Petra burst out laughing. "You missed your calling. The Russian Cole Porter."

"But my point was serious," said Anton. "When a man's life is bent so that his desire is not toward women, it does not change his longing for meaning in his life. A man searches for something that will outlast his life. For immortality of a kind. For a way to change the world, to have his life matter. But it is all in vain. I was swept away until I existed only in footnotes in other men's articles. It all came down to this, as it always does. You can change the world--as you have, Bean, Julian Delphiki--you and Petra Arkanian, both of you, all those children who fought, and the ones who did not fight, all of you--you changed the world. You saved the world. All of humanity is your progeny. And yet...it is empty, isn't it? They didn't take it away from you the way they took my work from me. But time has taken it away. It's in the past, and yet you are still alive, so what is your life for?"

They were at the stone steps leading down into the water. Bean wanted simpl

y to keep going, to walk into the Mediterranean, down and down, until he found old Poseidon at the bottom of the sea, and deeper, to the throne of Hades. What is my life for?

"You found purpose in Thailand," said Anton. "And then saving Petra, that was a purpose. But what did you save her for? You have gone to the lair of the dragon and carried off the dragon's daughter--for that is what the myth always means, when it doesn't mean the dragon's wife--and now you have her, and...you refuse to see what you must do, not to her, but with her."

Bean turned to Petra with weary resignation. "Petra, how many letters did it take to make clear to Anton precisely what you wanted him to say to me?"

"Don't leap to conclusions, foolish boy," said Anton. "She only wanted to find out if there was any way to correct your genetic problem.

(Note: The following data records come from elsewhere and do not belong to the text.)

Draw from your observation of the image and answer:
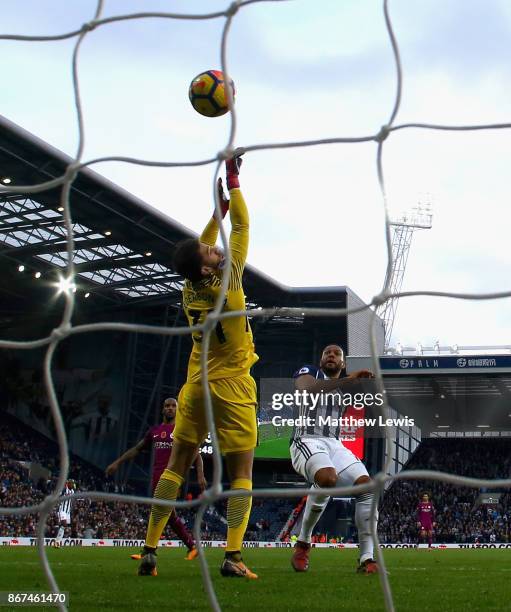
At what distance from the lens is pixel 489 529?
3145 centimetres

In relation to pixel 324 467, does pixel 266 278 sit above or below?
above

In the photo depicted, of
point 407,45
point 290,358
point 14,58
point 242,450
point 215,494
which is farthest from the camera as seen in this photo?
point 290,358

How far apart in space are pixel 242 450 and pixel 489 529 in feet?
93.3

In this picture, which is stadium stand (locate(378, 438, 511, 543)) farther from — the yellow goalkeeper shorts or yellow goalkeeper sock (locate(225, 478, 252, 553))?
the yellow goalkeeper shorts

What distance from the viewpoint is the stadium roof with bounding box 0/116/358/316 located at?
76.9 ft

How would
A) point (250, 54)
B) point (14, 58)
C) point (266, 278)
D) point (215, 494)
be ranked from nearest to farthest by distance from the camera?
point (215, 494), point (250, 54), point (14, 58), point (266, 278)

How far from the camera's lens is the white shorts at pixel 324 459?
20.1ft

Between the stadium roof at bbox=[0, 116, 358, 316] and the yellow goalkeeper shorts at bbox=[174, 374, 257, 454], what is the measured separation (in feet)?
58.0

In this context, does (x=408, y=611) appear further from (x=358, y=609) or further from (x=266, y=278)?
(x=266, y=278)

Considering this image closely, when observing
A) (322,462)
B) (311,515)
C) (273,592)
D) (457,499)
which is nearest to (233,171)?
(273,592)

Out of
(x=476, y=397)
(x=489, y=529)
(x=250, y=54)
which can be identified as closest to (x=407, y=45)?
(x=250, y=54)

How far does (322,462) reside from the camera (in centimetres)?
611

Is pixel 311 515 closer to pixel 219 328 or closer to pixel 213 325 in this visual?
pixel 219 328

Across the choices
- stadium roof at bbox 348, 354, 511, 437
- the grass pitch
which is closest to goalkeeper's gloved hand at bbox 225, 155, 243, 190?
the grass pitch
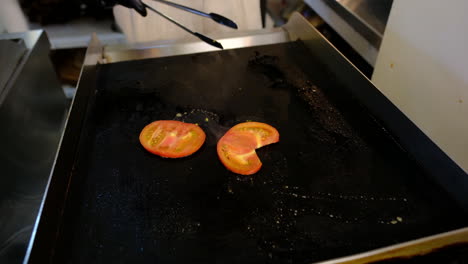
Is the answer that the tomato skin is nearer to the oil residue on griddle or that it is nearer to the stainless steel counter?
the oil residue on griddle

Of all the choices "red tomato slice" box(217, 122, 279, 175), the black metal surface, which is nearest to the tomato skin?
"red tomato slice" box(217, 122, 279, 175)

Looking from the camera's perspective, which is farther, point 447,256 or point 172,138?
point 172,138

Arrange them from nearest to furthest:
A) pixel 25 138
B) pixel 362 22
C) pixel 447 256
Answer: pixel 447 256, pixel 25 138, pixel 362 22

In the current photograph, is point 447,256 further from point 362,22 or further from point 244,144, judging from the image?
point 362,22

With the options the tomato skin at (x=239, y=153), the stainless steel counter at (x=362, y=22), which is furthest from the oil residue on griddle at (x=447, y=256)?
the stainless steel counter at (x=362, y=22)

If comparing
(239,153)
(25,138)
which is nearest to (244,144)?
(239,153)

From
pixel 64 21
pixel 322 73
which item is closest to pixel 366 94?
pixel 322 73

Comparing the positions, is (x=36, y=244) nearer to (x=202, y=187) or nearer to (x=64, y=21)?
(x=202, y=187)
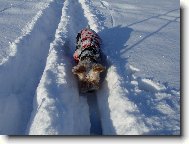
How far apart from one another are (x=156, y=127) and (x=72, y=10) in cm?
893

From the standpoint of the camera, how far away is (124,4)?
632 inches

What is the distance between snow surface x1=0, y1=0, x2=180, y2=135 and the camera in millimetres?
6352

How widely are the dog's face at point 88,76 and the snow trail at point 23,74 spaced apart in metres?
1.04

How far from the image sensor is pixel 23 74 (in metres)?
8.52

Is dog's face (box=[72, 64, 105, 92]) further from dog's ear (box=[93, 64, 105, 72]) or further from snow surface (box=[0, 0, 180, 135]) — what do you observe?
snow surface (box=[0, 0, 180, 135])

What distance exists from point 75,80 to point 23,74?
1194 millimetres

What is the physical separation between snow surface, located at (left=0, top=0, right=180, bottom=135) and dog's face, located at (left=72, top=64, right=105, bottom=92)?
0.21m

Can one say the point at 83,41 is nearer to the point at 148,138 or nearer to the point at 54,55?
the point at 54,55

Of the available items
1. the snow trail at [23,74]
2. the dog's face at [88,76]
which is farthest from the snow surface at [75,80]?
the dog's face at [88,76]

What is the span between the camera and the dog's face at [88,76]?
304 inches

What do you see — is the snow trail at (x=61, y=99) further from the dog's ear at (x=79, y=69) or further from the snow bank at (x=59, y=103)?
the dog's ear at (x=79, y=69)

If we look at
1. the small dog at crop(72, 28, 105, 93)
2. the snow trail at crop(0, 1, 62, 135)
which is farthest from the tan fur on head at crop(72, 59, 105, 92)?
the snow trail at crop(0, 1, 62, 135)

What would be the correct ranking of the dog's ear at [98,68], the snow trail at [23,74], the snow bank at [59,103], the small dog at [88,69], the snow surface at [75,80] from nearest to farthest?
1. the snow bank at [59,103]
2. the snow surface at [75,80]
3. the snow trail at [23,74]
4. the dog's ear at [98,68]
5. the small dog at [88,69]

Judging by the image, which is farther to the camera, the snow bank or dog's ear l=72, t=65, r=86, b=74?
dog's ear l=72, t=65, r=86, b=74
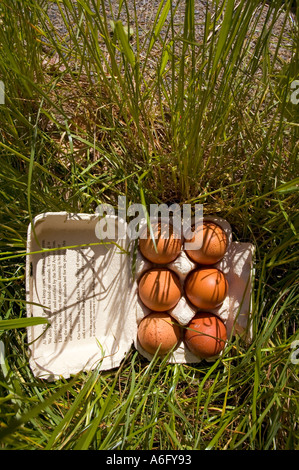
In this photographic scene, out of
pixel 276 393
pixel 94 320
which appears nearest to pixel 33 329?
pixel 94 320

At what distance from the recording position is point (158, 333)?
2.75 ft

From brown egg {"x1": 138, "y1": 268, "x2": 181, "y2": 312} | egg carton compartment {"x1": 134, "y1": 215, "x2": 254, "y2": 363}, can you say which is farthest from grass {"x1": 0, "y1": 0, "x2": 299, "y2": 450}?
brown egg {"x1": 138, "y1": 268, "x2": 181, "y2": 312}

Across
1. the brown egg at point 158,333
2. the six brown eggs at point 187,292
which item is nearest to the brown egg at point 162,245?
the six brown eggs at point 187,292

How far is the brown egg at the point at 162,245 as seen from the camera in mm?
824

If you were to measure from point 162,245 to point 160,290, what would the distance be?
10 centimetres

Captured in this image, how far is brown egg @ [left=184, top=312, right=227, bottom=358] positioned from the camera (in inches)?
33.1

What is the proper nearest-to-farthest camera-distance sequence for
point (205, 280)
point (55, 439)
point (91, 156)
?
point (55, 439) < point (205, 280) < point (91, 156)

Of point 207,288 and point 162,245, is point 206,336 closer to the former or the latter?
point 207,288

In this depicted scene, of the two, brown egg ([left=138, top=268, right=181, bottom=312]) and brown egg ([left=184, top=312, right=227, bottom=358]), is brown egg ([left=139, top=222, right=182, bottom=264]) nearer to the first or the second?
brown egg ([left=138, top=268, right=181, bottom=312])

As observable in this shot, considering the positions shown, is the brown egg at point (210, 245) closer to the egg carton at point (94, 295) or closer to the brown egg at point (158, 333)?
the egg carton at point (94, 295)

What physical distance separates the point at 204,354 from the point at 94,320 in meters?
0.28

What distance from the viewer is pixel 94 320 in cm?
91

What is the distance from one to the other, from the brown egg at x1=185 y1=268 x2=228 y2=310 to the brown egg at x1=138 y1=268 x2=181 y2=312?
36 millimetres

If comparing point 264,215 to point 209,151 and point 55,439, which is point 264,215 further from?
point 55,439
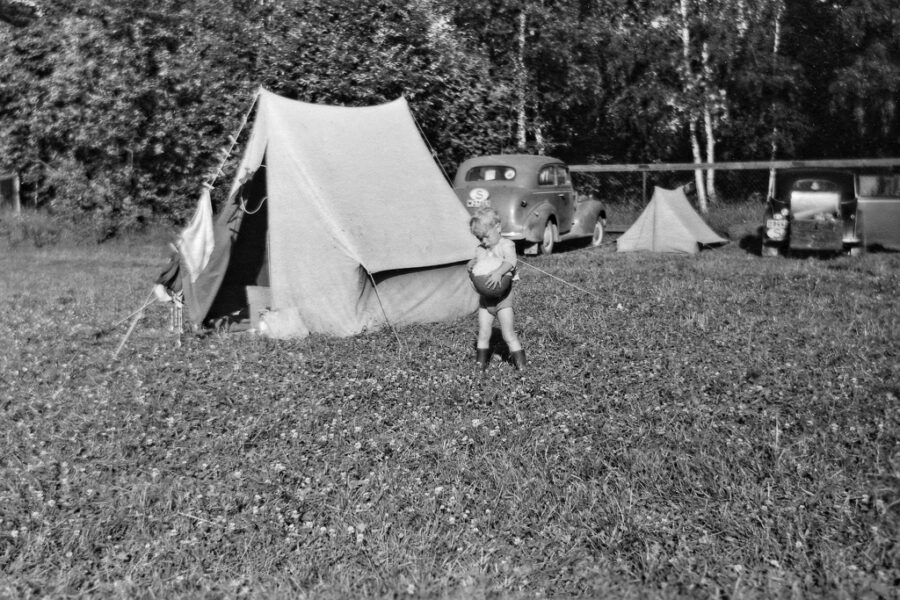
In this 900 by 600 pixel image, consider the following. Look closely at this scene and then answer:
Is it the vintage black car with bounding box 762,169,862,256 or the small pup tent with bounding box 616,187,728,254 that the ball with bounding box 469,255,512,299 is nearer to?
the vintage black car with bounding box 762,169,862,256

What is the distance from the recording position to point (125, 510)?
4164 millimetres

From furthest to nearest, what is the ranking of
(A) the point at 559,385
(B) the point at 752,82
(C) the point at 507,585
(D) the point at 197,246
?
(B) the point at 752,82, (D) the point at 197,246, (A) the point at 559,385, (C) the point at 507,585

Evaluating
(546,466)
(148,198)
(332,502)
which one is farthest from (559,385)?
(148,198)

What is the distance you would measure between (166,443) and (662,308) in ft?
17.7

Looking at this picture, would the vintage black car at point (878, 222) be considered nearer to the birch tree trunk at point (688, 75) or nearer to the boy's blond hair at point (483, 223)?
the birch tree trunk at point (688, 75)

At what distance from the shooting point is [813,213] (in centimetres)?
1360

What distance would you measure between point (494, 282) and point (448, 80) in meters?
11.6

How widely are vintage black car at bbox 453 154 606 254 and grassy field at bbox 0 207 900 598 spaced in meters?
6.56

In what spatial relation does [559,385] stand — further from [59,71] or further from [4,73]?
[4,73]

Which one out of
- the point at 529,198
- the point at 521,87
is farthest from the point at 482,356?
the point at 521,87

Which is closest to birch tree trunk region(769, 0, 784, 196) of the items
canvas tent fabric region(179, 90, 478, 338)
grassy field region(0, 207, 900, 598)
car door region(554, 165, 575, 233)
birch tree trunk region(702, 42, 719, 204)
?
birch tree trunk region(702, 42, 719, 204)

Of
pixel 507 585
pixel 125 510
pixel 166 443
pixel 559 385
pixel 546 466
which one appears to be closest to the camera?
pixel 507 585

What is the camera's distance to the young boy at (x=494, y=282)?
642cm

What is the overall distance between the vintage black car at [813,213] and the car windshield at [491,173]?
4215 millimetres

She did not speak to me of your personal dilemma. Some of it I learned from my old friend Hyrum Graff. Some of it I knew from Sister Carlotta. And some of it I saw simply by looking at the two of you together. You both give off enough pheromones to fertilize the eggs of passing birds."

"I really don't tell our business to others," said Petra.

"Listen to me, both of you. Here is the meaning of life: for a man to find a woman, for a woman to find a man, the creature most unlike you, and then to make babies with her, with him, or to find them some other way, but then to raise them up, and watch them do the same thing, generation after generation, so that when you die you know you are permanently a part of the great web of life. That you are not a loose thread, snipped off."

"That's not the only meaning of life," said Petra, sounding a little annoyed. Well, thought Bean, you brought us here, so take your medicine, too.

"Yes it is," said Anton. "Do you think I haven't had time to think about this? I am the same man, with the same mind, I am the man who found Anton's Key. I have found many other keys as well, but they took away my work, and I had to find another. Well, here it is. I give it to you, the result of all my...study. Shallow as it had to be, it is still the truest thing I ever found. Even men who do not desire women, even women who do not desire men, this does not exempt them from the deepest desire of all, the desire to be an inextricable part of the human race."